This scenario is all too familiar to expats studying, working or traveling in China. However, during this normal and even mundane process, a critical detail had been habitually overlooked – that is asking the taxi driver for the receipt, or fapiao, which is printed out after each taxi service is completed. In the following blog post, we will proceed to introduce the Chinese fapiao system and how it affects your daily lives.

The Chinese invoice system was officially established around the late 1980s-early 1990s by the government for the purpose of mandating companies to use official receipts issued by the tax authorities for each business transaction. However, the original system was swiftly taken advantage of by various parties to profit or evade taxes. For example, gangs mass produced counterfeit invoices sold in the black market. Companies used fake receipts or falsified the issuing of receipts to embezzle corporate funds and defraud employees. However, through government efforts, illegal invoice activities have been controlled and reduced. On January 1st, 2011, the Chinese government implemented a new general invoice format with simplified types of invoices, increased opportunities to win prizes via scratching the fapiao much like a lottery ticket and verifiable measures to protect customers.

In China, fapiaos go beyond the singular purpose receipts which record monetary transactions. Fapiaos are a crucial tool for the Chinese government to monitor value added tax (VAT) paid on any transactions. There are two types of fapiaos: General invoices and Special VAT invoices. In most cases, these two types of invoices can substitute each other. However, more details and their differences are presented in the table below: 

DescriptionTo record payments to which special VAT invoices do not apply.Used for monetary transactions to which special VAT invoices apply.

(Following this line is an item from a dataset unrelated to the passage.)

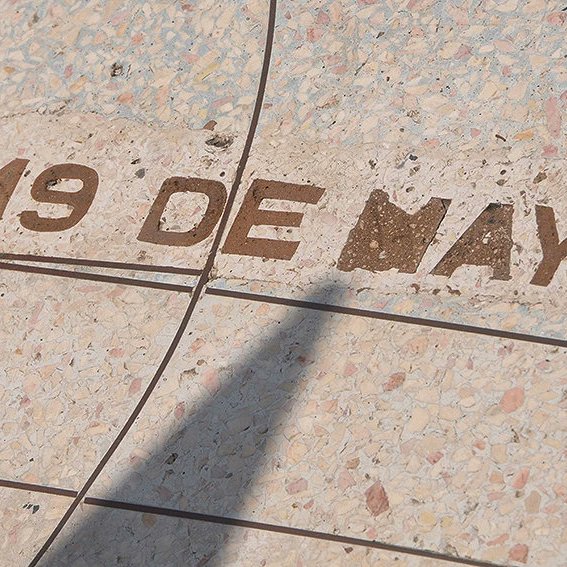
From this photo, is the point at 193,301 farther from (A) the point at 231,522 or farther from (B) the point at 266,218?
(A) the point at 231,522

General Invoice Special VAT Invoice
Copies One Three:

-  Bookkeeping copy: voucher for issuer

-  Tax deduction copy: voucher for customer

-  Invoice copy: bookkeeping voucher for customer

Display Tax-inclusive figure Non tax figure + tax figure
Tax deduction No Yes
Used by -  Business taxpayers

-  VAT small scale taxpayers

-  VAT general taxpayers who are not allowed to issue special VAT invoices (commercial business general tax payers in the area of consumer goods such as cigarettes, liquor, clothes, makeup and etc.

-  Enterprises or individuals unable or unauthorized to issue special VAT invoices when selling commodities, providing taxable services or other taxable operational activities

Fapiaos can be computer generated upon the monetary transaction, or given as fixed prepaid amounts. Both formats are printed, distributed and administrated by tax authorities. The fixed prepaid amount fapiaos can only be purchased by registered businesses. In general, taxpayers purchased invoices from tax authorities according to their business scopes.  

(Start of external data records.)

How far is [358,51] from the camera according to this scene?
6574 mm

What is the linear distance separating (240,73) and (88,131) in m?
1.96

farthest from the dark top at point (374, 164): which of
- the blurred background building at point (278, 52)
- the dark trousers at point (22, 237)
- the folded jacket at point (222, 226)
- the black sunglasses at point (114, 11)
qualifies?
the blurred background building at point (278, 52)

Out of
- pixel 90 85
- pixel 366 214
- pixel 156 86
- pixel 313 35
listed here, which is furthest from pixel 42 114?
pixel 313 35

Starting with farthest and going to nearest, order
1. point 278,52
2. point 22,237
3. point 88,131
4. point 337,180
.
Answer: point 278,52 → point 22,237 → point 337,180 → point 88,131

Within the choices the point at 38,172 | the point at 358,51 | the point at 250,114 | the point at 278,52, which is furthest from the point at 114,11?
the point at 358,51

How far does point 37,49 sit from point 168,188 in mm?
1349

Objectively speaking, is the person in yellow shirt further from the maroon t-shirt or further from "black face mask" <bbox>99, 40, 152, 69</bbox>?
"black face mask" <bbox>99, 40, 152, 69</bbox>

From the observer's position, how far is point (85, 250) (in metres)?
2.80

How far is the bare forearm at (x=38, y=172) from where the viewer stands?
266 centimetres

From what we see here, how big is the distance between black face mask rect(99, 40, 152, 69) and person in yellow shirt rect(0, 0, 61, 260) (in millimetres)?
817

So how does Fapiaos affect your daily lives? Firstly, fapiaos serve as the only official valid proof of expenditure. This is crucial for company reimbursements if you are an employee and wish to obtain a rebate for your expenditures. Secondly, fapiaos serve as evidence of residency for visa purposes. Provided as supplementary documents along with your visa papers, fapiaos hold considerable weight in verifying your residency. Lastly, as a business owner, fapiaos are important for the management of company petty cash and accounts. You must ensure that the fapiaos turned in or obtained are in accordance with bookkeeping procedures and the state service or purchased product figures match the related entry in company accounting books. This of course is inseparable with annual company audits and tax filing.

One of the most often overlooked fundamentals of fapiaos is that as a customer, you must initiate the acquisition of the fapiao. In other words, it is your responsibility to ask for a fapiao upon monetary transactions because providers are not compelled by law to voluntarily give you a fapiao. On the contrary, in most cases providers will attempt to bribe their way out of giving you fapiaos via discounts or small giveaways so that they can avoid declaring the sale officially and therefore circumvent paying VAT on the transaction. As a customer, you should be fully aware of your rights. When a provider is unable to give you a valid invoice, you have the right to refuse payment on the spot and report the incident to authorities.

So returning to our classic taxi scenario, what should have been done differently? Well, firstly you could wait for the small piece of paper to be printed out. Yes, that is the fapiao you can use for reimbursement, company bookkeeping and etc. In addition, should you tip the driver? Sure, but the driver cannot issue an official fapiao so it would be an unrecorded transaction! The driver would pocket the money for himself, in accordance with your grateful intentions, and the Chinese government would be completely oblivious to this exchange. Are you going to get into trouble for this? Not likely, but there is no tipping system in the Chinese service industry precisely for the reasons that tips are untraceable.